## begin

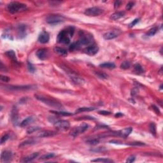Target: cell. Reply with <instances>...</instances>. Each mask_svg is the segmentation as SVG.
Instances as JSON below:
<instances>
[{
  "label": "cell",
  "mask_w": 163,
  "mask_h": 163,
  "mask_svg": "<svg viewBox=\"0 0 163 163\" xmlns=\"http://www.w3.org/2000/svg\"><path fill=\"white\" fill-rule=\"evenodd\" d=\"M9 134H5L4 136H2V139H1V143L3 144L4 143H5L7 140H9Z\"/></svg>",
  "instance_id": "cell-39"
},
{
  "label": "cell",
  "mask_w": 163,
  "mask_h": 163,
  "mask_svg": "<svg viewBox=\"0 0 163 163\" xmlns=\"http://www.w3.org/2000/svg\"><path fill=\"white\" fill-rule=\"evenodd\" d=\"M134 5V2H129V3L127 4V5H126V10H131V9L133 7Z\"/></svg>",
  "instance_id": "cell-43"
},
{
  "label": "cell",
  "mask_w": 163,
  "mask_h": 163,
  "mask_svg": "<svg viewBox=\"0 0 163 163\" xmlns=\"http://www.w3.org/2000/svg\"><path fill=\"white\" fill-rule=\"evenodd\" d=\"M84 119H85V120H86V119L92 120V119H94V118L93 117H81L78 119L77 120H84Z\"/></svg>",
  "instance_id": "cell-49"
},
{
  "label": "cell",
  "mask_w": 163,
  "mask_h": 163,
  "mask_svg": "<svg viewBox=\"0 0 163 163\" xmlns=\"http://www.w3.org/2000/svg\"><path fill=\"white\" fill-rule=\"evenodd\" d=\"M99 113H100V114H101V115H110L111 112H108V111L103 110V111H100V112H99Z\"/></svg>",
  "instance_id": "cell-47"
},
{
  "label": "cell",
  "mask_w": 163,
  "mask_h": 163,
  "mask_svg": "<svg viewBox=\"0 0 163 163\" xmlns=\"http://www.w3.org/2000/svg\"><path fill=\"white\" fill-rule=\"evenodd\" d=\"M134 69L137 73L140 74V73H142L143 72V69L142 66L140 64H136L134 66Z\"/></svg>",
  "instance_id": "cell-31"
},
{
  "label": "cell",
  "mask_w": 163,
  "mask_h": 163,
  "mask_svg": "<svg viewBox=\"0 0 163 163\" xmlns=\"http://www.w3.org/2000/svg\"><path fill=\"white\" fill-rule=\"evenodd\" d=\"M33 88L31 86H6L5 89L12 91H27Z\"/></svg>",
  "instance_id": "cell-9"
},
{
  "label": "cell",
  "mask_w": 163,
  "mask_h": 163,
  "mask_svg": "<svg viewBox=\"0 0 163 163\" xmlns=\"http://www.w3.org/2000/svg\"><path fill=\"white\" fill-rule=\"evenodd\" d=\"M69 77H70L71 80L76 84L83 85L85 83V80L83 78L80 77V76H78L74 73H71L69 75Z\"/></svg>",
  "instance_id": "cell-16"
},
{
  "label": "cell",
  "mask_w": 163,
  "mask_h": 163,
  "mask_svg": "<svg viewBox=\"0 0 163 163\" xmlns=\"http://www.w3.org/2000/svg\"><path fill=\"white\" fill-rule=\"evenodd\" d=\"M89 125L86 124H83L80 125V126H78V127H75V128H73V129L71 131L70 135H71L73 137H76L80 134L84 133L86 130L88 129Z\"/></svg>",
  "instance_id": "cell-5"
},
{
  "label": "cell",
  "mask_w": 163,
  "mask_h": 163,
  "mask_svg": "<svg viewBox=\"0 0 163 163\" xmlns=\"http://www.w3.org/2000/svg\"><path fill=\"white\" fill-rule=\"evenodd\" d=\"M101 68H109V69H113L116 67L115 64L113 62H105V63H103L100 65Z\"/></svg>",
  "instance_id": "cell-24"
},
{
  "label": "cell",
  "mask_w": 163,
  "mask_h": 163,
  "mask_svg": "<svg viewBox=\"0 0 163 163\" xmlns=\"http://www.w3.org/2000/svg\"><path fill=\"white\" fill-rule=\"evenodd\" d=\"M64 21V18L62 16L59 15H50L47 17L46 22L50 24H57Z\"/></svg>",
  "instance_id": "cell-6"
},
{
  "label": "cell",
  "mask_w": 163,
  "mask_h": 163,
  "mask_svg": "<svg viewBox=\"0 0 163 163\" xmlns=\"http://www.w3.org/2000/svg\"><path fill=\"white\" fill-rule=\"evenodd\" d=\"M40 129H41V128H40V127L32 126V127H29V128L27 129V133H28V134H31V133L38 131H39V130Z\"/></svg>",
  "instance_id": "cell-32"
},
{
  "label": "cell",
  "mask_w": 163,
  "mask_h": 163,
  "mask_svg": "<svg viewBox=\"0 0 163 163\" xmlns=\"http://www.w3.org/2000/svg\"><path fill=\"white\" fill-rule=\"evenodd\" d=\"M138 92H139V91H138V89H137V88L133 89L131 90V96L133 97L136 96L138 94Z\"/></svg>",
  "instance_id": "cell-42"
},
{
  "label": "cell",
  "mask_w": 163,
  "mask_h": 163,
  "mask_svg": "<svg viewBox=\"0 0 163 163\" xmlns=\"http://www.w3.org/2000/svg\"><path fill=\"white\" fill-rule=\"evenodd\" d=\"M91 162H112L113 161L111 159H107V158H99V159L92 160Z\"/></svg>",
  "instance_id": "cell-29"
},
{
  "label": "cell",
  "mask_w": 163,
  "mask_h": 163,
  "mask_svg": "<svg viewBox=\"0 0 163 163\" xmlns=\"http://www.w3.org/2000/svg\"><path fill=\"white\" fill-rule=\"evenodd\" d=\"M120 32L119 31H111L107 32L103 35V38L107 40H112L117 37L120 35Z\"/></svg>",
  "instance_id": "cell-12"
},
{
  "label": "cell",
  "mask_w": 163,
  "mask_h": 163,
  "mask_svg": "<svg viewBox=\"0 0 163 163\" xmlns=\"http://www.w3.org/2000/svg\"><path fill=\"white\" fill-rule=\"evenodd\" d=\"M149 129L152 134H153V136H156V126L154 123L152 122L150 124Z\"/></svg>",
  "instance_id": "cell-30"
},
{
  "label": "cell",
  "mask_w": 163,
  "mask_h": 163,
  "mask_svg": "<svg viewBox=\"0 0 163 163\" xmlns=\"http://www.w3.org/2000/svg\"><path fill=\"white\" fill-rule=\"evenodd\" d=\"M105 150H106V148L105 147H98V148H94L91 150V151L94 152H101Z\"/></svg>",
  "instance_id": "cell-38"
},
{
  "label": "cell",
  "mask_w": 163,
  "mask_h": 163,
  "mask_svg": "<svg viewBox=\"0 0 163 163\" xmlns=\"http://www.w3.org/2000/svg\"><path fill=\"white\" fill-rule=\"evenodd\" d=\"M125 15V13L124 12H115L114 14H112L111 15L110 19L113 21H117V20L120 19V18H122V17H124V15Z\"/></svg>",
  "instance_id": "cell-20"
},
{
  "label": "cell",
  "mask_w": 163,
  "mask_h": 163,
  "mask_svg": "<svg viewBox=\"0 0 163 163\" xmlns=\"http://www.w3.org/2000/svg\"><path fill=\"white\" fill-rule=\"evenodd\" d=\"M121 3L122 2H120V1H116L114 3V7H115V8H118L119 7H120Z\"/></svg>",
  "instance_id": "cell-50"
},
{
  "label": "cell",
  "mask_w": 163,
  "mask_h": 163,
  "mask_svg": "<svg viewBox=\"0 0 163 163\" xmlns=\"http://www.w3.org/2000/svg\"><path fill=\"white\" fill-rule=\"evenodd\" d=\"M130 145H133V146H143V145H145V144L142 142H133L132 143H130Z\"/></svg>",
  "instance_id": "cell-45"
},
{
  "label": "cell",
  "mask_w": 163,
  "mask_h": 163,
  "mask_svg": "<svg viewBox=\"0 0 163 163\" xmlns=\"http://www.w3.org/2000/svg\"><path fill=\"white\" fill-rule=\"evenodd\" d=\"M135 158L136 157L134 155H131V156H129L127 158L126 162H134V160H135Z\"/></svg>",
  "instance_id": "cell-44"
},
{
  "label": "cell",
  "mask_w": 163,
  "mask_h": 163,
  "mask_svg": "<svg viewBox=\"0 0 163 163\" xmlns=\"http://www.w3.org/2000/svg\"><path fill=\"white\" fill-rule=\"evenodd\" d=\"M93 36L91 35H85L82 34L80 38L76 42L73 43L69 47V50L73 51V50H78L84 45H88L93 42Z\"/></svg>",
  "instance_id": "cell-1"
},
{
  "label": "cell",
  "mask_w": 163,
  "mask_h": 163,
  "mask_svg": "<svg viewBox=\"0 0 163 163\" xmlns=\"http://www.w3.org/2000/svg\"><path fill=\"white\" fill-rule=\"evenodd\" d=\"M0 79H1L2 81H3V82H8V81H10V78L8 76H4V75H1Z\"/></svg>",
  "instance_id": "cell-41"
},
{
  "label": "cell",
  "mask_w": 163,
  "mask_h": 163,
  "mask_svg": "<svg viewBox=\"0 0 163 163\" xmlns=\"http://www.w3.org/2000/svg\"><path fill=\"white\" fill-rule=\"evenodd\" d=\"M54 51L57 54L61 55V56H66L68 54L66 50H65L64 48H60V47H55L54 48Z\"/></svg>",
  "instance_id": "cell-22"
},
{
  "label": "cell",
  "mask_w": 163,
  "mask_h": 163,
  "mask_svg": "<svg viewBox=\"0 0 163 163\" xmlns=\"http://www.w3.org/2000/svg\"><path fill=\"white\" fill-rule=\"evenodd\" d=\"M54 126L57 129L59 130H66L68 129L70 126L69 122L68 120H58L54 122Z\"/></svg>",
  "instance_id": "cell-8"
},
{
  "label": "cell",
  "mask_w": 163,
  "mask_h": 163,
  "mask_svg": "<svg viewBox=\"0 0 163 163\" xmlns=\"http://www.w3.org/2000/svg\"><path fill=\"white\" fill-rule=\"evenodd\" d=\"M115 116L116 117H120L123 116V114H122V113H117V114H115Z\"/></svg>",
  "instance_id": "cell-51"
},
{
  "label": "cell",
  "mask_w": 163,
  "mask_h": 163,
  "mask_svg": "<svg viewBox=\"0 0 163 163\" xmlns=\"http://www.w3.org/2000/svg\"><path fill=\"white\" fill-rule=\"evenodd\" d=\"M132 131H133L132 127H127V128L123 129L120 130L119 131L116 132L115 134L120 137H122V138H126L131 133Z\"/></svg>",
  "instance_id": "cell-15"
},
{
  "label": "cell",
  "mask_w": 163,
  "mask_h": 163,
  "mask_svg": "<svg viewBox=\"0 0 163 163\" xmlns=\"http://www.w3.org/2000/svg\"><path fill=\"white\" fill-rule=\"evenodd\" d=\"M103 12V10L99 7H91V8L86 9L84 14L87 16L96 17V16L101 15Z\"/></svg>",
  "instance_id": "cell-7"
},
{
  "label": "cell",
  "mask_w": 163,
  "mask_h": 163,
  "mask_svg": "<svg viewBox=\"0 0 163 163\" xmlns=\"http://www.w3.org/2000/svg\"><path fill=\"white\" fill-rule=\"evenodd\" d=\"M95 109V108H93V107H81V108H80L76 110L75 111V112H76V113H79L84 112H90V111L94 110Z\"/></svg>",
  "instance_id": "cell-25"
},
{
  "label": "cell",
  "mask_w": 163,
  "mask_h": 163,
  "mask_svg": "<svg viewBox=\"0 0 163 163\" xmlns=\"http://www.w3.org/2000/svg\"><path fill=\"white\" fill-rule=\"evenodd\" d=\"M71 38V36L69 35V33L66 29V30H62L57 35V40L58 43L68 44L70 42Z\"/></svg>",
  "instance_id": "cell-4"
},
{
  "label": "cell",
  "mask_w": 163,
  "mask_h": 163,
  "mask_svg": "<svg viewBox=\"0 0 163 163\" xmlns=\"http://www.w3.org/2000/svg\"><path fill=\"white\" fill-rule=\"evenodd\" d=\"M11 120L14 126H17L19 123V113L16 107H14L12 110Z\"/></svg>",
  "instance_id": "cell-11"
},
{
  "label": "cell",
  "mask_w": 163,
  "mask_h": 163,
  "mask_svg": "<svg viewBox=\"0 0 163 163\" xmlns=\"http://www.w3.org/2000/svg\"><path fill=\"white\" fill-rule=\"evenodd\" d=\"M50 112L55 113L56 115H62V116H69V115H73L71 113L68 112H64V111H50Z\"/></svg>",
  "instance_id": "cell-27"
},
{
  "label": "cell",
  "mask_w": 163,
  "mask_h": 163,
  "mask_svg": "<svg viewBox=\"0 0 163 163\" xmlns=\"http://www.w3.org/2000/svg\"><path fill=\"white\" fill-rule=\"evenodd\" d=\"M96 76H98V77L100 78L105 79L108 78V75H107V74H105V73H102V72H96Z\"/></svg>",
  "instance_id": "cell-37"
},
{
  "label": "cell",
  "mask_w": 163,
  "mask_h": 163,
  "mask_svg": "<svg viewBox=\"0 0 163 163\" xmlns=\"http://www.w3.org/2000/svg\"><path fill=\"white\" fill-rule=\"evenodd\" d=\"M86 143L89 144V145H96L100 143V140H99L98 139H92V140H88V141H86Z\"/></svg>",
  "instance_id": "cell-35"
},
{
  "label": "cell",
  "mask_w": 163,
  "mask_h": 163,
  "mask_svg": "<svg viewBox=\"0 0 163 163\" xmlns=\"http://www.w3.org/2000/svg\"><path fill=\"white\" fill-rule=\"evenodd\" d=\"M36 56L41 60H45L48 57V50L45 48H42L36 52Z\"/></svg>",
  "instance_id": "cell-17"
},
{
  "label": "cell",
  "mask_w": 163,
  "mask_h": 163,
  "mask_svg": "<svg viewBox=\"0 0 163 163\" xmlns=\"http://www.w3.org/2000/svg\"><path fill=\"white\" fill-rule=\"evenodd\" d=\"M28 69H29V71L31 72V73H34V71H35V67L33 66V65L32 64H31L30 62H28Z\"/></svg>",
  "instance_id": "cell-40"
},
{
  "label": "cell",
  "mask_w": 163,
  "mask_h": 163,
  "mask_svg": "<svg viewBox=\"0 0 163 163\" xmlns=\"http://www.w3.org/2000/svg\"><path fill=\"white\" fill-rule=\"evenodd\" d=\"M55 156V154L53 153H47V154L43 155H42L41 157H40V159H42V160H45V159H51V158L54 157Z\"/></svg>",
  "instance_id": "cell-34"
},
{
  "label": "cell",
  "mask_w": 163,
  "mask_h": 163,
  "mask_svg": "<svg viewBox=\"0 0 163 163\" xmlns=\"http://www.w3.org/2000/svg\"><path fill=\"white\" fill-rule=\"evenodd\" d=\"M99 47L95 44H93L89 46L84 50V52L89 55H94L98 52Z\"/></svg>",
  "instance_id": "cell-10"
},
{
  "label": "cell",
  "mask_w": 163,
  "mask_h": 163,
  "mask_svg": "<svg viewBox=\"0 0 163 163\" xmlns=\"http://www.w3.org/2000/svg\"><path fill=\"white\" fill-rule=\"evenodd\" d=\"M34 119L33 117H28V118H26V119H24V120H22L21 122V123L20 124V126L21 127H26V126H28V125L30 124L31 123H32L33 122Z\"/></svg>",
  "instance_id": "cell-21"
},
{
  "label": "cell",
  "mask_w": 163,
  "mask_h": 163,
  "mask_svg": "<svg viewBox=\"0 0 163 163\" xmlns=\"http://www.w3.org/2000/svg\"><path fill=\"white\" fill-rule=\"evenodd\" d=\"M7 9L11 14H16L25 11L27 9V5L20 2H13L8 5Z\"/></svg>",
  "instance_id": "cell-3"
},
{
  "label": "cell",
  "mask_w": 163,
  "mask_h": 163,
  "mask_svg": "<svg viewBox=\"0 0 163 163\" xmlns=\"http://www.w3.org/2000/svg\"><path fill=\"white\" fill-rule=\"evenodd\" d=\"M12 159V153L10 151L5 150L2 152L1 155V159L2 162H10Z\"/></svg>",
  "instance_id": "cell-13"
},
{
  "label": "cell",
  "mask_w": 163,
  "mask_h": 163,
  "mask_svg": "<svg viewBox=\"0 0 163 163\" xmlns=\"http://www.w3.org/2000/svg\"><path fill=\"white\" fill-rule=\"evenodd\" d=\"M38 156V153H37V152L32 153V154L29 155L28 156L24 158V159L22 160V162H32L33 160H35Z\"/></svg>",
  "instance_id": "cell-19"
},
{
  "label": "cell",
  "mask_w": 163,
  "mask_h": 163,
  "mask_svg": "<svg viewBox=\"0 0 163 163\" xmlns=\"http://www.w3.org/2000/svg\"><path fill=\"white\" fill-rule=\"evenodd\" d=\"M5 54L9 57V58L11 59L12 60L14 61H17V57H16V55L14 50H9L5 52Z\"/></svg>",
  "instance_id": "cell-23"
},
{
  "label": "cell",
  "mask_w": 163,
  "mask_h": 163,
  "mask_svg": "<svg viewBox=\"0 0 163 163\" xmlns=\"http://www.w3.org/2000/svg\"><path fill=\"white\" fill-rule=\"evenodd\" d=\"M18 32H19V35L20 36H25L26 33V27L24 25H20L19 26L18 28Z\"/></svg>",
  "instance_id": "cell-28"
},
{
  "label": "cell",
  "mask_w": 163,
  "mask_h": 163,
  "mask_svg": "<svg viewBox=\"0 0 163 163\" xmlns=\"http://www.w3.org/2000/svg\"><path fill=\"white\" fill-rule=\"evenodd\" d=\"M49 39H50V36H49L48 33L45 31H42L39 35L38 40L40 43L45 44V43H48Z\"/></svg>",
  "instance_id": "cell-14"
},
{
  "label": "cell",
  "mask_w": 163,
  "mask_h": 163,
  "mask_svg": "<svg viewBox=\"0 0 163 163\" xmlns=\"http://www.w3.org/2000/svg\"><path fill=\"white\" fill-rule=\"evenodd\" d=\"M35 97L38 100L43 103L44 104H46L49 107H51L52 108H56V109L58 110L62 109V105L59 102L57 101L56 100H54V99L50 98H48V97L44 96L42 95H35Z\"/></svg>",
  "instance_id": "cell-2"
},
{
  "label": "cell",
  "mask_w": 163,
  "mask_h": 163,
  "mask_svg": "<svg viewBox=\"0 0 163 163\" xmlns=\"http://www.w3.org/2000/svg\"><path fill=\"white\" fill-rule=\"evenodd\" d=\"M152 108H153V110H154V112H155L157 114H159V115H160V110H159V109L158 108V107H157L156 106H155V105H153V106H152Z\"/></svg>",
  "instance_id": "cell-48"
},
{
  "label": "cell",
  "mask_w": 163,
  "mask_h": 163,
  "mask_svg": "<svg viewBox=\"0 0 163 163\" xmlns=\"http://www.w3.org/2000/svg\"><path fill=\"white\" fill-rule=\"evenodd\" d=\"M57 134L56 132L53 131H43L40 132L38 134V136L40 138H47V137L53 136Z\"/></svg>",
  "instance_id": "cell-18"
},
{
  "label": "cell",
  "mask_w": 163,
  "mask_h": 163,
  "mask_svg": "<svg viewBox=\"0 0 163 163\" xmlns=\"http://www.w3.org/2000/svg\"><path fill=\"white\" fill-rule=\"evenodd\" d=\"M157 31V28H153L149 31L147 33L146 35L148 36H152L155 35V34L156 33Z\"/></svg>",
  "instance_id": "cell-36"
},
{
  "label": "cell",
  "mask_w": 163,
  "mask_h": 163,
  "mask_svg": "<svg viewBox=\"0 0 163 163\" xmlns=\"http://www.w3.org/2000/svg\"><path fill=\"white\" fill-rule=\"evenodd\" d=\"M130 66H131V63H130V62L127 61L123 62L121 64V65H120V68L123 69H129V68H130Z\"/></svg>",
  "instance_id": "cell-33"
},
{
  "label": "cell",
  "mask_w": 163,
  "mask_h": 163,
  "mask_svg": "<svg viewBox=\"0 0 163 163\" xmlns=\"http://www.w3.org/2000/svg\"><path fill=\"white\" fill-rule=\"evenodd\" d=\"M35 143H36V141H35V140H28L21 143L19 145V147H24V146H28V145H33V144H35Z\"/></svg>",
  "instance_id": "cell-26"
},
{
  "label": "cell",
  "mask_w": 163,
  "mask_h": 163,
  "mask_svg": "<svg viewBox=\"0 0 163 163\" xmlns=\"http://www.w3.org/2000/svg\"><path fill=\"white\" fill-rule=\"evenodd\" d=\"M138 22H139V19H134V21H133V22L129 25V28H132V27L134 26Z\"/></svg>",
  "instance_id": "cell-46"
}]
</instances>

## end

:: TASK GOAL ::
Starting with the first line of the rows, reproduce everything word for word through the line that contains "134H5L4 136H2V139H1V143L3 144L4", including that line. Leave the pictures out of your answer.

:: FINISHED ANSWER ::
Target: cell. Reply with <instances>...</instances>. Each mask_svg is the segmentation as SVG.
Instances as JSON below:
<instances>
[{
  "label": "cell",
  "mask_w": 163,
  "mask_h": 163,
  "mask_svg": "<svg viewBox=\"0 0 163 163\" xmlns=\"http://www.w3.org/2000/svg\"><path fill=\"white\" fill-rule=\"evenodd\" d=\"M9 134H5L4 136H2V139H1V143L3 144L4 143H5L7 140H9Z\"/></svg>",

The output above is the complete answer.